The Case for a Designer in Residence

Posted on April 1, 2010.

Design is one of the key differentiators in the success of a start-up. It’s been exemplified in success stories like Mint.com, Gilt Group’s end-to-end aesthetic and experience and even larger successes such as Facebook’s clean and constrained interface trouncing MySpace’s DIY interface approach. Yet, founding teams rarely include designers and in a lot of cases treat design as an afterthought. The logic goes something like, “let’s get it up and running and then we’ll just slap some colors on it.” This approach fails to take the experiential needs of the startup’s customers into consideration creating a product that, in most cases, focuses more on providing a technological solution rather than an actual experience. This hurts the fledgling brand right out of the gate, making trust much tougher to gain. Given the fireworks-like nature of company launches (come out with a big burst and fade quickly out of site), getting these customers back for another visit becomes an even greater challenge.
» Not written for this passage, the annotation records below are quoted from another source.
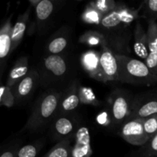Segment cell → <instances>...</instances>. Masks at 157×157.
I'll return each instance as SVG.
<instances>
[{
    "label": "cell",
    "instance_id": "2",
    "mask_svg": "<svg viewBox=\"0 0 157 157\" xmlns=\"http://www.w3.org/2000/svg\"><path fill=\"white\" fill-rule=\"evenodd\" d=\"M61 94L57 91H48L40 98L25 126L24 130H35L44 125L58 109Z\"/></svg>",
    "mask_w": 157,
    "mask_h": 157
},
{
    "label": "cell",
    "instance_id": "12",
    "mask_svg": "<svg viewBox=\"0 0 157 157\" xmlns=\"http://www.w3.org/2000/svg\"><path fill=\"white\" fill-rule=\"evenodd\" d=\"M29 74V63L26 57H21L17 60L15 65L11 69L8 76L6 85L12 88L22 78H24Z\"/></svg>",
    "mask_w": 157,
    "mask_h": 157
},
{
    "label": "cell",
    "instance_id": "28",
    "mask_svg": "<svg viewBox=\"0 0 157 157\" xmlns=\"http://www.w3.org/2000/svg\"><path fill=\"white\" fill-rule=\"evenodd\" d=\"M145 13L149 21H156L157 19V0H148L145 2Z\"/></svg>",
    "mask_w": 157,
    "mask_h": 157
},
{
    "label": "cell",
    "instance_id": "13",
    "mask_svg": "<svg viewBox=\"0 0 157 157\" xmlns=\"http://www.w3.org/2000/svg\"><path fill=\"white\" fill-rule=\"evenodd\" d=\"M29 18V9H28L24 14L18 17V20L12 26L11 32V42H12V52L16 49V48L21 43L24 34L25 32L28 21Z\"/></svg>",
    "mask_w": 157,
    "mask_h": 157
},
{
    "label": "cell",
    "instance_id": "14",
    "mask_svg": "<svg viewBox=\"0 0 157 157\" xmlns=\"http://www.w3.org/2000/svg\"><path fill=\"white\" fill-rule=\"evenodd\" d=\"M155 114H157V97L150 98L145 102L137 105L136 109L131 110L128 121L146 119Z\"/></svg>",
    "mask_w": 157,
    "mask_h": 157
},
{
    "label": "cell",
    "instance_id": "1",
    "mask_svg": "<svg viewBox=\"0 0 157 157\" xmlns=\"http://www.w3.org/2000/svg\"><path fill=\"white\" fill-rule=\"evenodd\" d=\"M117 61V81L135 85H153L157 77L153 75L145 62L125 55H115Z\"/></svg>",
    "mask_w": 157,
    "mask_h": 157
},
{
    "label": "cell",
    "instance_id": "10",
    "mask_svg": "<svg viewBox=\"0 0 157 157\" xmlns=\"http://www.w3.org/2000/svg\"><path fill=\"white\" fill-rule=\"evenodd\" d=\"M81 64L90 78L104 82L100 67V53L94 51L85 52L81 56Z\"/></svg>",
    "mask_w": 157,
    "mask_h": 157
},
{
    "label": "cell",
    "instance_id": "15",
    "mask_svg": "<svg viewBox=\"0 0 157 157\" xmlns=\"http://www.w3.org/2000/svg\"><path fill=\"white\" fill-rule=\"evenodd\" d=\"M44 64L46 70L56 77L62 76L67 71L65 60L59 55H50L46 57Z\"/></svg>",
    "mask_w": 157,
    "mask_h": 157
},
{
    "label": "cell",
    "instance_id": "5",
    "mask_svg": "<svg viewBox=\"0 0 157 157\" xmlns=\"http://www.w3.org/2000/svg\"><path fill=\"white\" fill-rule=\"evenodd\" d=\"M137 17V12L127 8H117L115 10L106 14L102 17L101 25L106 29H113L122 23L129 25Z\"/></svg>",
    "mask_w": 157,
    "mask_h": 157
},
{
    "label": "cell",
    "instance_id": "22",
    "mask_svg": "<svg viewBox=\"0 0 157 157\" xmlns=\"http://www.w3.org/2000/svg\"><path fill=\"white\" fill-rule=\"evenodd\" d=\"M144 130L150 140L157 134V114L144 119Z\"/></svg>",
    "mask_w": 157,
    "mask_h": 157
},
{
    "label": "cell",
    "instance_id": "20",
    "mask_svg": "<svg viewBox=\"0 0 157 157\" xmlns=\"http://www.w3.org/2000/svg\"><path fill=\"white\" fill-rule=\"evenodd\" d=\"M149 52H157V23L156 21H148V29L147 31Z\"/></svg>",
    "mask_w": 157,
    "mask_h": 157
},
{
    "label": "cell",
    "instance_id": "30",
    "mask_svg": "<svg viewBox=\"0 0 157 157\" xmlns=\"http://www.w3.org/2000/svg\"><path fill=\"white\" fill-rule=\"evenodd\" d=\"M144 61L150 71L157 77V52H150L148 57Z\"/></svg>",
    "mask_w": 157,
    "mask_h": 157
},
{
    "label": "cell",
    "instance_id": "29",
    "mask_svg": "<svg viewBox=\"0 0 157 157\" xmlns=\"http://www.w3.org/2000/svg\"><path fill=\"white\" fill-rule=\"evenodd\" d=\"M82 39H84V41L86 44H88L90 45H97L104 41V37L99 33L89 32L82 37L81 40Z\"/></svg>",
    "mask_w": 157,
    "mask_h": 157
},
{
    "label": "cell",
    "instance_id": "17",
    "mask_svg": "<svg viewBox=\"0 0 157 157\" xmlns=\"http://www.w3.org/2000/svg\"><path fill=\"white\" fill-rule=\"evenodd\" d=\"M54 131L58 137H64L70 135L75 130L74 122L67 117H60L54 124Z\"/></svg>",
    "mask_w": 157,
    "mask_h": 157
},
{
    "label": "cell",
    "instance_id": "27",
    "mask_svg": "<svg viewBox=\"0 0 157 157\" xmlns=\"http://www.w3.org/2000/svg\"><path fill=\"white\" fill-rule=\"evenodd\" d=\"M146 144L147 146L144 149L143 157H157V134L153 136Z\"/></svg>",
    "mask_w": 157,
    "mask_h": 157
},
{
    "label": "cell",
    "instance_id": "21",
    "mask_svg": "<svg viewBox=\"0 0 157 157\" xmlns=\"http://www.w3.org/2000/svg\"><path fill=\"white\" fill-rule=\"evenodd\" d=\"M67 44V40L64 36H58L54 38L48 44V51L51 55H58L65 49Z\"/></svg>",
    "mask_w": 157,
    "mask_h": 157
},
{
    "label": "cell",
    "instance_id": "31",
    "mask_svg": "<svg viewBox=\"0 0 157 157\" xmlns=\"http://www.w3.org/2000/svg\"><path fill=\"white\" fill-rule=\"evenodd\" d=\"M18 150V148L17 147V146L9 147L0 153V157H15Z\"/></svg>",
    "mask_w": 157,
    "mask_h": 157
},
{
    "label": "cell",
    "instance_id": "24",
    "mask_svg": "<svg viewBox=\"0 0 157 157\" xmlns=\"http://www.w3.org/2000/svg\"><path fill=\"white\" fill-rule=\"evenodd\" d=\"M92 6L104 16L106 14L112 12L117 9L116 3L113 1H107V0H101L97 1L92 3Z\"/></svg>",
    "mask_w": 157,
    "mask_h": 157
},
{
    "label": "cell",
    "instance_id": "3",
    "mask_svg": "<svg viewBox=\"0 0 157 157\" xmlns=\"http://www.w3.org/2000/svg\"><path fill=\"white\" fill-rule=\"evenodd\" d=\"M121 135L127 143L134 146H144L150 140L144 130V119L127 121L123 125Z\"/></svg>",
    "mask_w": 157,
    "mask_h": 157
},
{
    "label": "cell",
    "instance_id": "18",
    "mask_svg": "<svg viewBox=\"0 0 157 157\" xmlns=\"http://www.w3.org/2000/svg\"><path fill=\"white\" fill-rule=\"evenodd\" d=\"M55 9V4L51 0L38 1L35 6V14L38 20L44 21L50 17Z\"/></svg>",
    "mask_w": 157,
    "mask_h": 157
},
{
    "label": "cell",
    "instance_id": "4",
    "mask_svg": "<svg viewBox=\"0 0 157 157\" xmlns=\"http://www.w3.org/2000/svg\"><path fill=\"white\" fill-rule=\"evenodd\" d=\"M100 67L104 82L117 81L118 67L116 56L105 44L101 46Z\"/></svg>",
    "mask_w": 157,
    "mask_h": 157
},
{
    "label": "cell",
    "instance_id": "26",
    "mask_svg": "<svg viewBox=\"0 0 157 157\" xmlns=\"http://www.w3.org/2000/svg\"><path fill=\"white\" fill-rule=\"evenodd\" d=\"M38 153V148L33 144H28L18 148L15 157H36Z\"/></svg>",
    "mask_w": 157,
    "mask_h": 157
},
{
    "label": "cell",
    "instance_id": "23",
    "mask_svg": "<svg viewBox=\"0 0 157 157\" xmlns=\"http://www.w3.org/2000/svg\"><path fill=\"white\" fill-rule=\"evenodd\" d=\"M15 103L11 87L0 84V105L12 107Z\"/></svg>",
    "mask_w": 157,
    "mask_h": 157
},
{
    "label": "cell",
    "instance_id": "6",
    "mask_svg": "<svg viewBox=\"0 0 157 157\" xmlns=\"http://www.w3.org/2000/svg\"><path fill=\"white\" fill-rule=\"evenodd\" d=\"M12 25L11 24V17L4 21L0 26V84L1 78L7 64L9 55L12 53L11 32Z\"/></svg>",
    "mask_w": 157,
    "mask_h": 157
},
{
    "label": "cell",
    "instance_id": "25",
    "mask_svg": "<svg viewBox=\"0 0 157 157\" xmlns=\"http://www.w3.org/2000/svg\"><path fill=\"white\" fill-rule=\"evenodd\" d=\"M102 17L103 15L93 6L87 7L83 15L84 21L89 23H95V24H101Z\"/></svg>",
    "mask_w": 157,
    "mask_h": 157
},
{
    "label": "cell",
    "instance_id": "8",
    "mask_svg": "<svg viewBox=\"0 0 157 157\" xmlns=\"http://www.w3.org/2000/svg\"><path fill=\"white\" fill-rule=\"evenodd\" d=\"M91 155L90 132L86 127H81L75 134V144L71 149V157H90Z\"/></svg>",
    "mask_w": 157,
    "mask_h": 157
},
{
    "label": "cell",
    "instance_id": "9",
    "mask_svg": "<svg viewBox=\"0 0 157 157\" xmlns=\"http://www.w3.org/2000/svg\"><path fill=\"white\" fill-rule=\"evenodd\" d=\"M131 110L130 99L123 94L116 95L113 100L111 108V118L113 124H123L128 119Z\"/></svg>",
    "mask_w": 157,
    "mask_h": 157
},
{
    "label": "cell",
    "instance_id": "16",
    "mask_svg": "<svg viewBox=\"0 0 157 157\" xmlns=\"http://www.w3.org/2000/svg\"><path fill=\"white\" fill-rule=\"evenodd\" d=\"M80 104V95L76 87H73L67 90V94L63 97L61 103V110L68 112L74 110Z\"/></svg>",
    "mask_w": 157,
    "mask_h": 157
},
{
    "label": "cell",
    "instance_id": "19",
    "mask_svg": "<svg viewBox=\"0 0 157 157\" xmlns=\"http://www.w3.org/2000/svg\"><path fill=\"white\" fill-rule=\"evenodd\" d=\"M71 149L69 140L57 144L44 157H71Z\"/></svg>",
    "mask_w": 157,
    "mask_h": 157
},
{
    "label": "cell",
    "instance_id": "11",
    "mask_svg": "<svg viewBox=\"0 0 157 157\" xmlns=\"http://www.w3.org/2000/svg\"><path fill=\"white\" fill-rule=\"evenodd\" d=\"M133 37H134L133 50L135 54L145 61L148 57L150 52H149L147 32L144 30L140 23H136L133 31Z\"/></svg>",
    "mask_w": 157,
    "mask_h": 157
},
{
    "label": "cell",
    "instance_id": "7",
    "mask_svg": "<svg viewBox=\"0 0 157 157\" xmlns=\"http://www.w3.org/2000/svg\"><path fill=\"white\" fill-rule=\"evenodd\" d=\"M39 77L38 72L32 70L24 78L12 87V92L15 101L21 102L28 98L36 87Z\"/></svg>",
    "mask_w": 157,
    "mask_h": 157
}]
</instances>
With extremely limited resources the focus of the founding team becomes writing code and getting customers. There is typically no budget for design and with little understanding (it’s still rarely taught in school) of the value it brings to the table no urgency to seek it out. This is where the VC can step in.

The concept of an Executive in Residence is a common one for VC’s – experts available as advisors to young companies offering insight, advice and leadership. This concept can directly map to Design with the offering of a Designer in Residence (DIR). The DIR becomes the advisor that focuses on the portfolio company’s user experience, design and customer-centered activities. In the same way an EIR guides the start-up through challenging business problems and important strategy decisions, the DIR focuses the company on customer segments, helps them understand their needs and guides the experience design of the product to support the needs and pain points of the target audience.

The benefits of this advice are many. Most importantly, this should generate a superior product offering greatly enhancing the chances of success. In addition, it builds Design into the DNA of the company from the outset. This ends up permeating decision-making, hiring and strategy direction within that company as it grows, matures and succeeds. The DIR, in essence, plants the seeds of Design in the startup and helps them take root. By providing this service to their portfolio of companies, the VC lets the founding teams focus on what they do best while helping to broaden the vision of how the companies’ core offerings should be executed.

In an environment overflowing with new startups, it is the ones that have taken user experience and design into consideration that stand a greater chance at success. A Designer in Residence can provide exactly this type of valuable guidance within the confines of a startup’s limited resources.

[Jeff]

2 thoughts on “The Case for a Designer in Residence

  1. I am in full support of this Jeff. However I feel as though it needs to be more like designer(s) in residence to solve the myriad of experience design issues that the typical startup faces. Anyways great catch. This is a need that I don’t see abating.